Presiden Prabowo Subianto mengungkapkan bahwa program subsidi energi pemerintah Indonesia telah berhasil menjangkau sebanyak 66,4 juta rumah tangga di seluruh nusantara. Angka ini secara signifikan melebihi jumlah penduduk negara Singapura. Pernyataan ini disampaikan oleh Presiden Prabowo pada sebuah kesempatan di mana ia menyoroti capaian program subsidi yang dijalankan oleh pemerintah.

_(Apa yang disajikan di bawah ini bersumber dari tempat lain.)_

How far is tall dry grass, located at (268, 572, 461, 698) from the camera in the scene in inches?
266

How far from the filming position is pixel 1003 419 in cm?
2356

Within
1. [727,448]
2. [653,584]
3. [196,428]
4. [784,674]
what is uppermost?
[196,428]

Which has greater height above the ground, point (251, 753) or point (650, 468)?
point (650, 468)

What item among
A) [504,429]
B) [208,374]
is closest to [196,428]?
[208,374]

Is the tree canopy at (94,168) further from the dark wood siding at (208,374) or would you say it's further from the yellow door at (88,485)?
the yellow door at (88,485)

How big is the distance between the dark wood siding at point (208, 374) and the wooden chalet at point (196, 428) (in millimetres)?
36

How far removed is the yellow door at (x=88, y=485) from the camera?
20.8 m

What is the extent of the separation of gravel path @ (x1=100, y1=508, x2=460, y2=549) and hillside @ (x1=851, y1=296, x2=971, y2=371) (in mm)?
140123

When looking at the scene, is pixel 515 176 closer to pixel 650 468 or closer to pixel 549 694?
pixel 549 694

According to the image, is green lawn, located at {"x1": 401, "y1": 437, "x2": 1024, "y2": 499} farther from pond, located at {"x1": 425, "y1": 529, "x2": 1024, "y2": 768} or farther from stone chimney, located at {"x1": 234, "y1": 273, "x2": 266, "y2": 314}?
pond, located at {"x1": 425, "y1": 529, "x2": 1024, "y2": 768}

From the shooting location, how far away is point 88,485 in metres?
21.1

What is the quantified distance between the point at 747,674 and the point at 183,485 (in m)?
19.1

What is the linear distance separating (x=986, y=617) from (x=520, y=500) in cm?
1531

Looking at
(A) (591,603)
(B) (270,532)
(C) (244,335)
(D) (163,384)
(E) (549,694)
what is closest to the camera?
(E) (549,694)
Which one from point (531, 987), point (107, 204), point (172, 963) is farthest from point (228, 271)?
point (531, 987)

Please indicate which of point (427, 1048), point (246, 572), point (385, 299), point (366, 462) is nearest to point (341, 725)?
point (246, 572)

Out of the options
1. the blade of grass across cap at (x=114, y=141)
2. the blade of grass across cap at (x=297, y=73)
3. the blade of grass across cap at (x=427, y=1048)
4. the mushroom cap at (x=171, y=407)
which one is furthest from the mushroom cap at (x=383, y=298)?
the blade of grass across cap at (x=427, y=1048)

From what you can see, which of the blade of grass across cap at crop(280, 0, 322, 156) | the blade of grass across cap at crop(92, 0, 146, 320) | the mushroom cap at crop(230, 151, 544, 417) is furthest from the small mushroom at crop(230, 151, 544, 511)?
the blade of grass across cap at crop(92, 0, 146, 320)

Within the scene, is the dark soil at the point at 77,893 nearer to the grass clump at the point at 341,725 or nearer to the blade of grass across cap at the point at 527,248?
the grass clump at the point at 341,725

Lebih lanjut, Presiden Prabowo merinci bahwa dari total 66,4 juta rumah tangga penerima, terdapat 18,8 juta rumah tangga yang terdaftar sebagai penerima subsidi LPG 3 kilogram. “Program subsidi kita, pertama, LPG 3 kilogram, itu 18,8 juta rumah tangga. Kemudian, untuk subsidi pupuk, itu 12,8 juta petani. Subsidi BBM, itu 16,7 juta kendaraan. Dan subsidi listrik, itu 18,8 juta rumah tangga,” jelas Presiden Prabowo dalam pernyataannya yang dikutip.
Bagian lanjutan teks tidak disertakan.